The National Gallery's big buys
During 2006, the National Gallery of Ireland acquired several pieces of work to augment its holdings of post-impressionist and expressionist paintings from the early 20th century, writes Aidan Dunne. The most recent is Le Déjeuner, by Pierre Bonnard, whose work was once memorably described by Picasso as "a pot pourri of indecision", largely because the forceful, decisive Picasso could not relate to Bonnard's shimmering pools of colour composed from myriad, soft-edged brush-strokes. Le Déjeuner, purchased at Christie's in New York in November, features a staple subject: his companion Marthe at the dining table in their house, Ma Roulotte, painted in 1923. The modestly-sized painting was in the collection of Janice H Levin, an honorary trustee of the Metropolitan Museum, until her death in 2001. At $2,704,000 (more than €2,053,000, the painting was well within its fairly modest estimate of $2-3 million.
Two German expressionists whose works were acquired earlier in the year are not as well known as Bonnard - Gabriele Münter and Hermann Max Pechstein. Münter, who lived and worked with Kandinsky for several years before parting in 1914, is a painter of bold colour and design, as evidenced by the painting acquired for the National Gallery, Girl with a Red Ribbon. Pechstein, for a time a member of the expressionist group Die Brücke, spent time in Paris and the South Seas. He then worked and taught in Berlin until ousted from his position by the Nazis. He was reinstated after the war. The painting by him, Departing Boats, Nidden, is a typical scene of workmen launching boats on a shore.

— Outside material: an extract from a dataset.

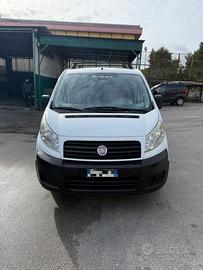 Furgoncino fiat scudo. (Vedere descrizione)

Remembering Patrick Murray
Although he had been ill for some weeks, the death of theatre designer Patrick Murray in Cork on Wednesday was unexpected, writes Mary Leland. His career, while rooted almost defiantly in his native Cork, spanned many theatrical traditions, numerous countries and more than 40 years. The wide
experience and sympathetic understanding of those years informed his term as a member of the Irish Arts Council, during which he travelled tirelessly throughout the country in order to see everything possible in performance.

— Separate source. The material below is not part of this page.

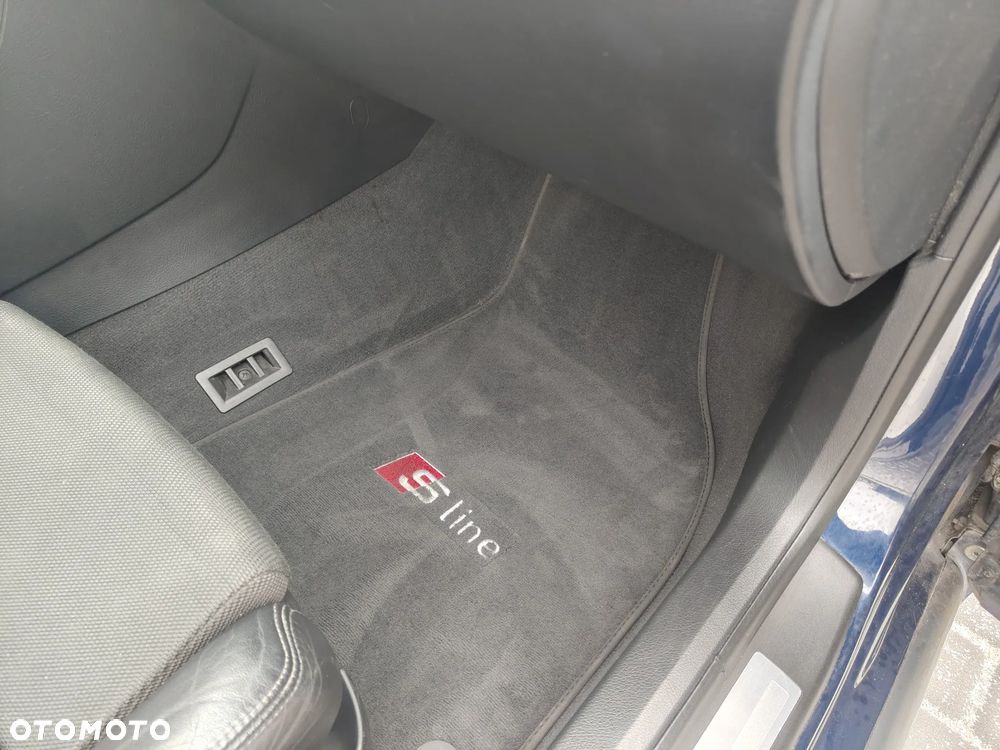 Audi A4 Limousine 2.0 TDI DPF - 29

As a student, talented both as a musician and a visual artist, he concentrated on the stage after a scholarship sent him from the Cork School of Art to the Bayreuth Festspielhaus in Germany, returning to establish himself as a practitioner at the highest level in operatic productions from, classical to the contemporary.
A member of the Institute of Designers in Ireland, his list of engagements ranged from the Dublin Grand Opera Society (now Opera Ireland) to the Wexford Festival Opera, from Tannhäuser to The Ha'penny Bridge, from the Irish National Ballet (for which his designs for The Playboy of the Western World were seen in both London and New York), from the Gate Theatre and the Point to Siamsa Tíre, and from Noel Pearson Productions to Gemini Productions. He worked with directors such as Alan Simpson and Ted Kotcheff and with both the Abbey Theatre and the Theatre of the South, for which he designed the original productions of the plays of John B Keane.
For many years he was associated with both the Cork Opera House and the Everyman Palace - he produced a remarkable and memorable design for the latter's 2004 presentation of The Glass Menagerie with Barbara Babcock.
His large, jovial and generous personality would have been pleased at the thought that he died in harness, his designs for the current Everyman Palace pantomime being finalised from his hospital bed, from which he was also busily planning future events.